#### [What to do]
**A.** Transcribe word for word the part of the review excerpt that begins at the words "There are a" and stops after "his clothing back.".
**B.** List every film title named in the review excerpt.

#### [Text shown]
There are a few other powerful works in the show. Steve McQueen, the director of 12 Years a Slave (up for best picture and best director Oscars this year) contributes his 1997 short film “Deadpan.” Based on a Buster Keaton stunt, the film shows McQueen standing stoically in a field as the frame of a house crashes over him again and again. It’s another piece in which the artist takes on the role of vulnerable victim and survivor. McQueen almost looks like he’s about to cry as he waits for the house to fall—a window cut in the frame falls over his body, so he isn’t actually struck by the wood, but he rocks backward slightly and the wind from the house’s passage blows his clothing back.
Christian Marclay’s 2000 film “Guitar Drag” sounded gimmicky and exploitative when I read the wall caption: as a memorial to James Byrd, Jr., the black Texan who was dragged to death behind a truck by a group of white supremacists in 1998, Marclay miked an electric guitar and dragged it on the back of his car through the highways and underbrush. This really should not work. But it’s a surprising, disturbing film. It’s perfectly displayed by the Hirshhorn, in a long, narrow room kept pitch-black, with the film playing on one entire wall. There are several minutes of preparations, but the movie crystallizes when Marclay checks the guitar strings and the room fills with the familiar sounds of an electric guitar tuning up. Suddenly my heart jumped as I remembered how often I’d heard those same sounds at the start of a night promising adventure, ecstatic loss of self in the music and the crowd, bourbon, vodka, maybe violence. I don’t know that this self-immolating thrill really motivates racial violence. But Marclay does capture that sense of a long night beginning, a journey into the dark. And then the actual dragging of the guitar creates such disturbing howling and scraping sounds, and goes on for so long, that you’re forced to imagine a person in the place of the guitar as it bangs along rutted concrete, or tears through scrub brush getting covered in tiny torn-off shreds of plants. Like Warhol’s electric chairs, the absence of a person is filled in by the imagination, and the movie becomes impossibly painful to watch.

#### [Supplied material]

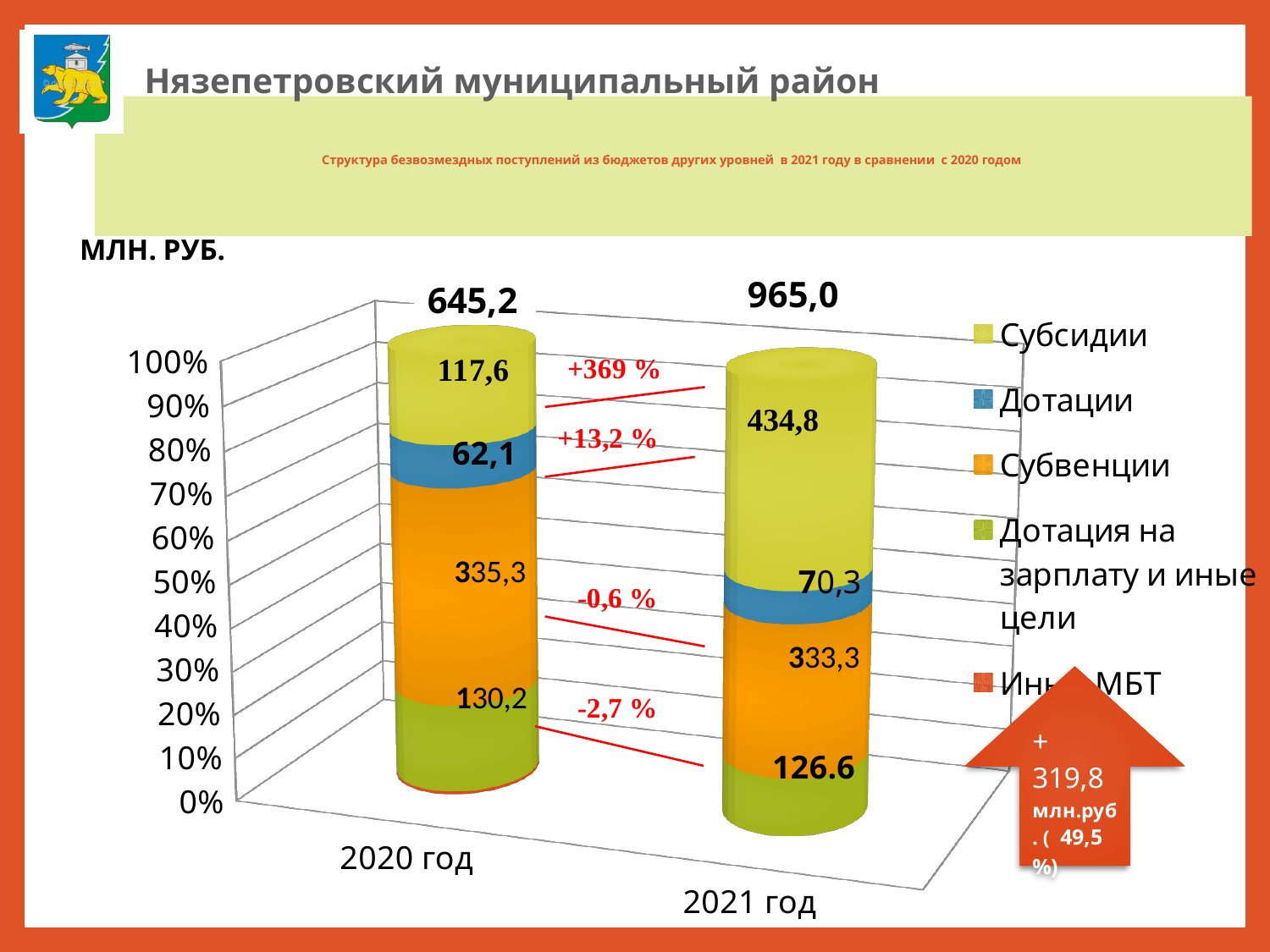
What is the difference between the totals for 2021 год and 2020 год? 319,8 Which segment is the largest in the 2020 год bar? Субвенции What kind of chart is shown on the slide? Stacked bar chart How many categories are shown on the x axis? 2 What is the value of Дотация на зарплату и иные цели for 2021 год? 126.6 What is the value of Субвенции for 2020 год? 335,3 What is the total shown above the bar for 2021 год? 965,0 Which year has the larger value for Субсидии, 2020 год or 2021 год? 2021 год How many series does the legend list? 5 What is the value of Дотации for 2020 год? 62,1 What is the total shown above the bar for 2020 год? 645,2 What is the value of Субсидии for 2021 год? 434,8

#### [Answers per task]
**A.**
There are a few other powerful works in the show. Steve McQueen, the director of 12 Years a Slave (up for best picture and best director Oscars this year) contributes his 1997 short film “Deadpan.” Based on a Buster Keaton stunt, the film shows McQueen standing stoically in a field as the frame of a house crashes over him again and again. It’s another piece in which the artist takes on the role of vulnerable victim and survivor. McQueen almost looks like he’s about to cry as he waits for the house to fall—a window cut in the frame falls over his body, so he isn’t actually struck by the wood, but he rocks backward slightly and the wind from the house’s passage blows his clothing back.

**B.**
- 12 Years a Slave
- "Deadpan"
- "Guitar Drag"